Take the entries below and reproduce exactly the portion that begins at the line containing "Microfiber Flat Sheet - King" and ends at the line containing "Used BMW iX M Sport 239 kW (326 HP) 2022 SUV", keeping both ends, dropping pictures, and adding nothing else.

» DATA SECTION
· · ·

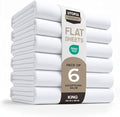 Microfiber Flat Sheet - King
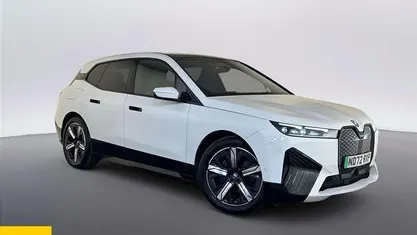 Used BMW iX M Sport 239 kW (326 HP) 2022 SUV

· · ·

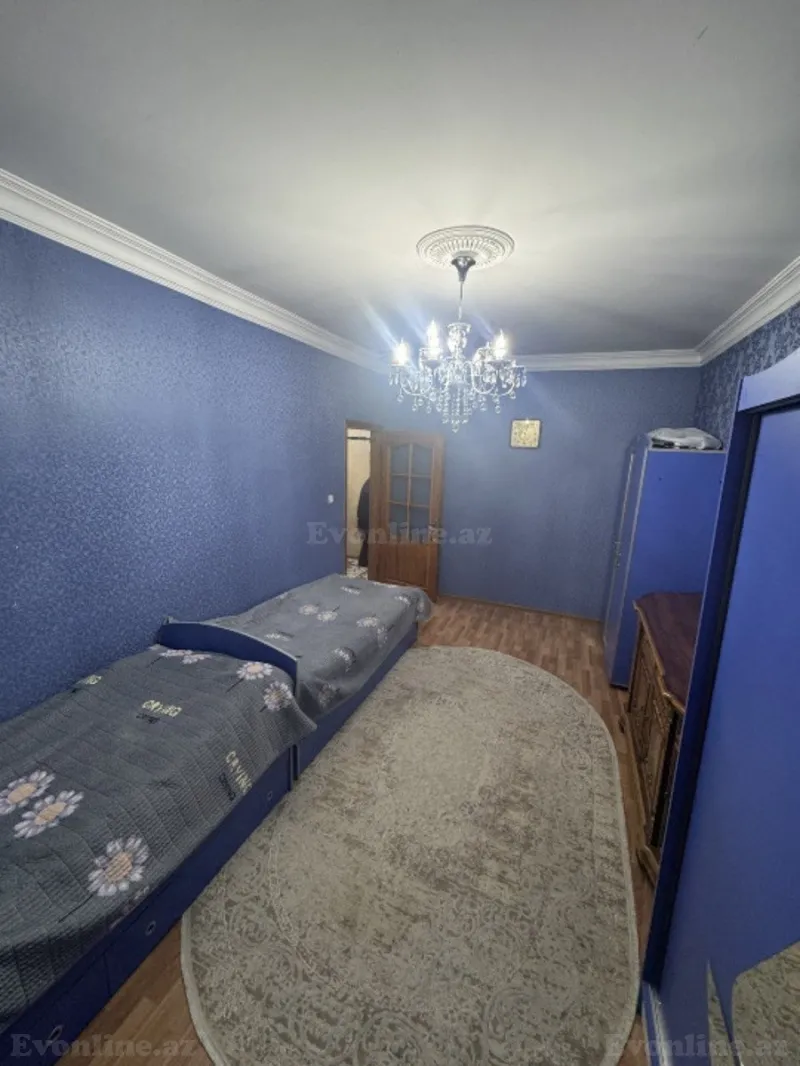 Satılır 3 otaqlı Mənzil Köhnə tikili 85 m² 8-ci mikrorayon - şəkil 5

· · ·

» COMPLETED TASK
 Microfiber Flat Sheet - King
 Used BMW iX M Sport 239 kW (326 HP) 2022 SUV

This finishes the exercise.